第112話 伴奏者

「よし、じゃあ授業始めるぞ」


曲も伴奏者も決まってから1週間、2回目音楽の授業がやって来ました。


曲が決まってからは私やクラスメイトの人達の呼び掛けで、ほとんどの人が昼休みに集まって練習するようになりましたが、昼休みに先生と1対1でピアノの練習をしていたロータスさんと合わせるのは今日が初めてです。


「ロータスさん、調子はどうですか?」


「あー、えっと……」


隣に座るロータスさんに聞いてみると、何か言いづらそうにもじもじしています。


(どうしたんでしょうか…?)


「まずはみんなに残念なお知らせがある。伴奏をお願いしていたマーガレットなんだが……」


(もしかしてすると……)


マーガレットさんの様子や先生の深刻そうな表情をみれば、何となく察しがつきます。


「残念ながら、マーガレットには伴奏をしてもらうことはできなくなった。

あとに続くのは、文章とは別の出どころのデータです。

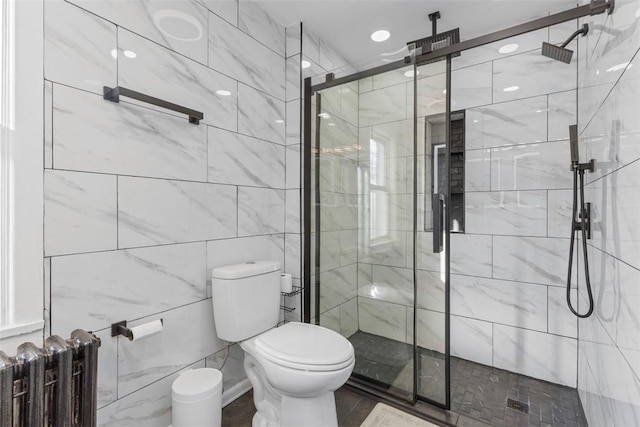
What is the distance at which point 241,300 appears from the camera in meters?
1.68

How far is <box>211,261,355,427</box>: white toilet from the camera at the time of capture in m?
1.38

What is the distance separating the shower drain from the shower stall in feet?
0.05

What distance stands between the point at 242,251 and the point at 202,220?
35 centimetres

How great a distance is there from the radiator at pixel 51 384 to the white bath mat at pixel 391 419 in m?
1.32

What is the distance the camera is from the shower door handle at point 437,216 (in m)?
1.77

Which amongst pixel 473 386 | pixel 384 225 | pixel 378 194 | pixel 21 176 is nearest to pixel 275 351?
pixel 384 225

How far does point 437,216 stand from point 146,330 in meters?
1.59

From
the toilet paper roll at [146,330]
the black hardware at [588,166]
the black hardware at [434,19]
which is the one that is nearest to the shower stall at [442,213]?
the black hardware at [434,19]

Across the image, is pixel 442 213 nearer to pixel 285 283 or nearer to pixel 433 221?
pixel 433 221

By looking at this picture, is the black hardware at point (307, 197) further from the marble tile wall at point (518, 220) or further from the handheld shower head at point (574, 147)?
the handheld shower head at point (574, 147)

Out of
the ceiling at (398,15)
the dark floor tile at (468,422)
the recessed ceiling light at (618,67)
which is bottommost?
the dark floor tile at (468,422)

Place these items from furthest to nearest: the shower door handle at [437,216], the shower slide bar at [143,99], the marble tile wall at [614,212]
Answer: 1. the shower door handle at [437,216]
2. the shower slide bar at [143,99]
3. the marble tile wall at [614,212]

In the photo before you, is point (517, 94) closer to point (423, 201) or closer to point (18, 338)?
point (423, 201)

」


先生のその言葉で、教室がどよめきます。


「この前、マーガレットにピアノを引いてもらった時にあまりにも上手くてな。調べてみたらアメリカのピアノコンクールではかなりの数の金賞を取ったりしていたようで、先生達との話し合いでさすがに伴奏者で大きく差がつくようなことは避けたいということになってしまった」


「あの、それなら伴奏者は……」


どこからともなく聞こえてきた声には大きな不安が感じられました。


「他に経験者がいないなら誰かが練習して弾けるようになってもらうしか……」


今から練習して、となると残り1ヶ月もありませんしかなり厳しいと思います。



結局、この日は伴奏者なしでパート毎の練習だけで授業は終わってしまうのでした。